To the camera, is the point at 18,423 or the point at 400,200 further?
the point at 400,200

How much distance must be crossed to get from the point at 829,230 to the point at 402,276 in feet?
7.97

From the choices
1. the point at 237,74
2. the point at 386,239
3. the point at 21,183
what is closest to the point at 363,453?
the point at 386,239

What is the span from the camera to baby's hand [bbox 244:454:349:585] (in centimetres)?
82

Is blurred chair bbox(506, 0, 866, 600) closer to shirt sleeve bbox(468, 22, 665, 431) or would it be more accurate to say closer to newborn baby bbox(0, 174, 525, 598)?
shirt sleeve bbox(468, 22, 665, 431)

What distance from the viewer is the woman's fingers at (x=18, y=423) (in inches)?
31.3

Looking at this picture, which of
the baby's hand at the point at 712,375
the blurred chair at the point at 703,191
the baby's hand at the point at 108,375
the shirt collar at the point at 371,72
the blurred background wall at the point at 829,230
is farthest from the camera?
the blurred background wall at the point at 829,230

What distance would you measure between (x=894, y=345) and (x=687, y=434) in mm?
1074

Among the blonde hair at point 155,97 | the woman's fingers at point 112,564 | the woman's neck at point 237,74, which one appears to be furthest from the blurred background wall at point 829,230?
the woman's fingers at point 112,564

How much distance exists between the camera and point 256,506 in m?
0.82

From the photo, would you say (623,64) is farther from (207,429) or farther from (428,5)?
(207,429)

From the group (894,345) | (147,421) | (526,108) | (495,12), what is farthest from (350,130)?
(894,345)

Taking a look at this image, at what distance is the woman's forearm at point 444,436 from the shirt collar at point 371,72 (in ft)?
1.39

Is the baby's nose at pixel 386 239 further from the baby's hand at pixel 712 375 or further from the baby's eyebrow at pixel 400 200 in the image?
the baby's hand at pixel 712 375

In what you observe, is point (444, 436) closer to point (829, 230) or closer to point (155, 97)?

> **Problem details**
Copy every line of the records above word for word.

> **Worked solution**
To the camera, is the point at 18,423 or the point at 400,200 further?
the point at 400,200

How much distance must be crossed to get from the point at 829,230 to the point at 402,276 in feet?
7.97

From the choices
1. the point at 237,74
2. the point at 386,239
3. the point at 21,183
what is closest to the point at 363,453?
the point at 386,239

What is the span from the camera to baby's hand [bbox 244:454:349:585] (in centimetres)?
82

Is blurred chair bbox(506, 0, 866, 600) closer to shirt sleeve bbox(468, 22, 665, 431) or would it be more accurate to say closer to newborn baby bbox(0, 174, 525, 598)?
shirt sleeve bbox(468, 22, 665, 431)

What distance from the viewer is the woman's fingers at (x=18, y=423) (in inches)?
31.3

Looking at this picture, which of
the baby's hand at the point at 712,375
the blurred chair at the point at 703,191
the baby's hand at the point at 108,375
the shirt collar at the point at 371,72
the blurred background wall at the point at 829,230
is farthest from the camera?
the blurred background wall at the point at 829,230

What distance would you measure between (x=894, y=345) and (x=687, y=434) in mm?
1074

Among the blonde hair at point 155,97 | the woman's fingers at point 112,564 | the woman's neck at point 237,74, which one appears to be furthest from the blurred background wall at point 829,230?
the woman's fingers at point 112,564

How much distance exists between the camera and point 256,506 in m?
0.82

From the photo, would you say (623,64) is farther from (207,429) or farther from (428,5)?
(207,429)

From the group (894,345) | (147,421) | (526,108) | (495,12), what is farthest from (350,130)?
(894,345)

Taking a look at this image, at what distance is the woman's forearm at point 444,436 from the shirt collar at point 371,72 (in ft)?
1.39

Is the baby's nose at pixel 386 239 further from the baby's hand at pixel 712 375 or further from the baby's eyebrow at pixel 400 200 in the image?
the baby's hand at pixel 712 375

In what you observe, is point (444, 436) closer to point (829, 230) or closer to point (155, 97)?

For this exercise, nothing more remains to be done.